What would be the right way to do this? I've read a bit about Twisted, and the "reactor" approach seems quite elegant. However, I'm not sure how to implement something like that in my application.
i didn't really understand what sort of application its going to be, but i tried to anwser your questions
create a thread that query's, and then sleeps for a while
create a thread for each user, and close it when the user is gone
create a thread that download's and stops
after all, there ain't going to be 500 threads.
This seems like a simple question, but I am having trouble finding the answer.
I am making a web app which would require the constant running of a task.
I'll use sites like Pingdom or Twitterfeed as an analogy. As you may know, Pingdom checks uptime, so is constantly checking websites to see if they are up and Twitterfeed checks RSS feeds to see if they;ve changed and then tweet that. I too need to run a simple script to cycle through URLs in a database and perform an action on them.
My question is: how should I implement this? I am familiar with cron, currently using it to do my server backups. Would this be the way to go?
I know how to make a Python script which runs indefinitely, starting back at the beginning with the next URL in the database when I'm done. Should I just run that on the server? How will I know it is always running and doesn't crash or something?

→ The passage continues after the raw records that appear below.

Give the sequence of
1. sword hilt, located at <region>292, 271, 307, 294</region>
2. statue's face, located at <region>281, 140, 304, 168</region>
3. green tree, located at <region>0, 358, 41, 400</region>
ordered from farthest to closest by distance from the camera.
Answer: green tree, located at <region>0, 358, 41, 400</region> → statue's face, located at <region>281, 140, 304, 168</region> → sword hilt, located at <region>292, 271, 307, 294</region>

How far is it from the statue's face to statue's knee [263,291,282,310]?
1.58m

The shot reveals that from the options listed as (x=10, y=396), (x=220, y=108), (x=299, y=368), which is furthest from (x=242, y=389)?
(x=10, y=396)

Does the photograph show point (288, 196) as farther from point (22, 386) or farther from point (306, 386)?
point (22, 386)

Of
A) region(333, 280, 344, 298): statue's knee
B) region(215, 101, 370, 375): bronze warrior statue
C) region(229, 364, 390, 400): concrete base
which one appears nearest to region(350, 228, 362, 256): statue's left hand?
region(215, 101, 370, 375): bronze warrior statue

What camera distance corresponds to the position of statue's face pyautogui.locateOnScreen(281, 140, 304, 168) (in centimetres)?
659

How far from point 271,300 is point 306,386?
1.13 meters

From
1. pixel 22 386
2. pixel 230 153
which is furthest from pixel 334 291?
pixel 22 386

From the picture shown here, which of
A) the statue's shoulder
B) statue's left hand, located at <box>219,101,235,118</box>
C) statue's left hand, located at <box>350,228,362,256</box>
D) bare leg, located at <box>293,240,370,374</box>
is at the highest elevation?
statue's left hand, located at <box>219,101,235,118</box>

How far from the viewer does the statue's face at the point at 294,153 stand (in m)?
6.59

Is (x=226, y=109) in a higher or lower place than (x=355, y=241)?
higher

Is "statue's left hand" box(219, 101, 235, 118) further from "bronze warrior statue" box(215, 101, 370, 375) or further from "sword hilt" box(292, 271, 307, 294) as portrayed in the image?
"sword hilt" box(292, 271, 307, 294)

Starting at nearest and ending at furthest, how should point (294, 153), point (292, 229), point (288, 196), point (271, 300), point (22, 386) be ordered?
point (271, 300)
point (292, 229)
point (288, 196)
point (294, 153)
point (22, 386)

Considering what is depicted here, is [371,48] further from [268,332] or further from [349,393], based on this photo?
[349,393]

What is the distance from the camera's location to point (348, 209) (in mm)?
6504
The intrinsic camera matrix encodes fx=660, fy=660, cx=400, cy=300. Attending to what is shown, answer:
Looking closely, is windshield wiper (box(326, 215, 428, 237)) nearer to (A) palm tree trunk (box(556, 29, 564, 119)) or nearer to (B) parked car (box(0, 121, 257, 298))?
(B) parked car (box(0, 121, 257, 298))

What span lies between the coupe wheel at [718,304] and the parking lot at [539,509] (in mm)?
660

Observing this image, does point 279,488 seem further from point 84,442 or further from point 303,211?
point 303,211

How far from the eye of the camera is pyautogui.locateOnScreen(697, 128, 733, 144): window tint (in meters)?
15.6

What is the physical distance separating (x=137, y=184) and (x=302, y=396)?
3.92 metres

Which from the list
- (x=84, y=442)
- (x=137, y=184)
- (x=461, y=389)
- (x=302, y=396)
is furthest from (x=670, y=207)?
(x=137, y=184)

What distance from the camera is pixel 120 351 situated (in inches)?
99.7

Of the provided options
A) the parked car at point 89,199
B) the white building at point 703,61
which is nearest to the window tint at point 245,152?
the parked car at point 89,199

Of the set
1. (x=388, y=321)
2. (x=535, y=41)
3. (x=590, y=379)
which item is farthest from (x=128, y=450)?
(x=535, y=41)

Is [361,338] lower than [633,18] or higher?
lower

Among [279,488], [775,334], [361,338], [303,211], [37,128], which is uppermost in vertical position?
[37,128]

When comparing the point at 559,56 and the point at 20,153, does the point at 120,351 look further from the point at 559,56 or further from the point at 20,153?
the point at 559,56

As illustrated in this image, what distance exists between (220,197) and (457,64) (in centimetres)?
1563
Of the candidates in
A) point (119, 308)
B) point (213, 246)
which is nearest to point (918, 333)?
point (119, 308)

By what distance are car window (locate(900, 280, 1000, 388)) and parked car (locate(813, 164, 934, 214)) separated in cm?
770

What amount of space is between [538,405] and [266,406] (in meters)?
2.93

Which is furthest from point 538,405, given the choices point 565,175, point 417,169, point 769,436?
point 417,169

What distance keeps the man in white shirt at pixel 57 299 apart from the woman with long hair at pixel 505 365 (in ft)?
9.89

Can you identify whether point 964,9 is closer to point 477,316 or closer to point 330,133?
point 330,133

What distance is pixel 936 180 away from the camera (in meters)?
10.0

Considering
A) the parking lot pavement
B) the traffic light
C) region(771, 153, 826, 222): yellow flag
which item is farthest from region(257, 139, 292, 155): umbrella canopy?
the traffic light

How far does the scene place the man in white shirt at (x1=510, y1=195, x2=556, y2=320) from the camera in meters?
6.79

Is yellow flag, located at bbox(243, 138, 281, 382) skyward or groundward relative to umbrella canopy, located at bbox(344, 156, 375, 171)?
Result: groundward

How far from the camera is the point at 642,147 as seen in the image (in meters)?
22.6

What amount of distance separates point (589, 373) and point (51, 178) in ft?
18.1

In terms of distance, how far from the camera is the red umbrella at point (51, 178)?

I hope this question makes sense and I hope I am not repeating someone else or anything.
Thank you,
Sam
Edit: To be clear, I need the task to run constantly. As in, check URL 1 in the database, check URl 2 in the database, check URL 3 and, when it reaches the last one, go right back to the beginning. Thanks!
If you need a repeatable running of the task which can be run from command line - that's what the cron is ideal for.
I don't see any demerits of this approach.
Update:
Okay, I saw the issue somewhat different. Now I see several solutions:
run the cron task at set intervals, let it process the data once per run, next time it will process the data on another run; use PIDs/Database/semaphores to avoid parallel processes;
update the processes that insert/update data in the database; let the information be processed when it is inserted/updated; c)
write a demon process which will reside in memory and check the data in real time.
cron would definitely be a way to go with this, as well as any other task scheduler you may prefer.
The main point is found in the title to your question:
Run a repeating task for a web app
The background task and the web application should be kept separate. They can share code, they can share access to a database, but they should be separate and discrete application contexts. (Consider them as separate UIs accessing the same back-end logic.)
The main reason for this is because web applications and background processes are architecturally very different and aren't meant to be mixed. Consider the structure of a web application being held within a web server (Apache, IIS, etc.). When is the application "running"? When it is "on"? It's not really a running task. It's a service waiting for input (requests) to handle and generate output (responses) and then go back to waiting.
Web applications are for responding to requests. Scheduled tasks or daemon jobs are for running repeated processes in the background. Keeping the two separate will make your management of the two a lot easier.